The main differences b/w replay methods exists in the following:

  • How examples are picked and stored
  • How examples are replayed
  • How examples update the weights

Drawbacks

The storage cost would go up linearly with the tasks. Yes, we are sampling from older data, but as round progresses, the storage of older data would be required to increase.

Relevant papers

CVPR

Parameter Isolation methods

Parameter isolation methods try to assign certain neurons or network resources to a single sub-task. Dynamic architectures row, e.g., with the number of tasks, so for each new sub-task new neurons are added to the network, which do not interfere with previously learned representations. This is not relevant to us since we do not want to add additional tasks to the network.

Regularization methods

Regularization methods work by adding additional terms to the loss function. Parameter regularization methods study the effect of neural network weight changes on task losses and limit the movement of important ones, so that you do not deviate too much from what you learned previously.

Relevant papers

CVPR

Knowledge Distillation methods

Originally designed to transfer the learned knowledge of larger network (teacher) to a smaller one (student), knowledge distillation methods have been adapted to reduce activation and feature drift in continual learning.

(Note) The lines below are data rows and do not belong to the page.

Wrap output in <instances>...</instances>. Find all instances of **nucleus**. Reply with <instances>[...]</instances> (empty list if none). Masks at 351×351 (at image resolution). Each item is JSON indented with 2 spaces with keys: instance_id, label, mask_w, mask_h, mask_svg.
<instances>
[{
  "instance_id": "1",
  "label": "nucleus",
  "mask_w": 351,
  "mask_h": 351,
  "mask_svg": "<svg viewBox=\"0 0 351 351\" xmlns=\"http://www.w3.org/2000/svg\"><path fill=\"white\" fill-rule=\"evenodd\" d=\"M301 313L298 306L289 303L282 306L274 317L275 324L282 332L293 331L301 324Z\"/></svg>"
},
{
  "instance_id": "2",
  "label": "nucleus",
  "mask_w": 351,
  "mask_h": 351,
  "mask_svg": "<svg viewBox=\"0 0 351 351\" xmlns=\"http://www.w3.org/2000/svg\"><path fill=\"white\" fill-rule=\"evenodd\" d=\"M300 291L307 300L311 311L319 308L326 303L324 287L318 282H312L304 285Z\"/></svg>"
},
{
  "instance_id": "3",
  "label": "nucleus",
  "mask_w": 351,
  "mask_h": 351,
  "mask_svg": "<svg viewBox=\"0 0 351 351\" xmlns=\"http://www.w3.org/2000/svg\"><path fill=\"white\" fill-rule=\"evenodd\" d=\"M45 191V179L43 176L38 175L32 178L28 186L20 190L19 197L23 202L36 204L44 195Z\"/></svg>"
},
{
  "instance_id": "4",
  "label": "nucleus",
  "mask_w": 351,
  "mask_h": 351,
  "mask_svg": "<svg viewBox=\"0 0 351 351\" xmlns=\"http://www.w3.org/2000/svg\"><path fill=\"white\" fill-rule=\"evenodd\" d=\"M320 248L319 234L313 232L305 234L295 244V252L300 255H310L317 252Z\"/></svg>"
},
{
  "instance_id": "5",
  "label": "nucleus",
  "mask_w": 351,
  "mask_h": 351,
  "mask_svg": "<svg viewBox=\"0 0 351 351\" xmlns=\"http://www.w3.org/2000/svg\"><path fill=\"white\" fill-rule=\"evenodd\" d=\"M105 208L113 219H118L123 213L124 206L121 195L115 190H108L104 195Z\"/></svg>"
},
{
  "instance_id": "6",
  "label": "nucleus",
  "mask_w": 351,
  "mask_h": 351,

Unlike regularization methods that regularize the weights, KD methods regularize the network intermediate outputs.

Relevant papers

CVPR

Learning without Forgetting

Now that we have some general idea of how incremental learning works, let’s look at a paper in depth. Learning without Forgetting released in 2017 is probably one of the earliest and most famous work done in this field. This may not be perfectly suitable for our scenario where label space b/w previous task overlaps and may or may not contain novel class, but it is still important in the sense that you can understand general mechanism.

SequeL

This is based on this CVPR paper. SequeL is a flexible and extensible library for Continual Learning that supports both PyTorch and JAX frameworks. SequeL provides a unified interface for a wide range of Continual Learning algorithms, including regularization- based approaches, replay-based approaches, and hybrid approaches.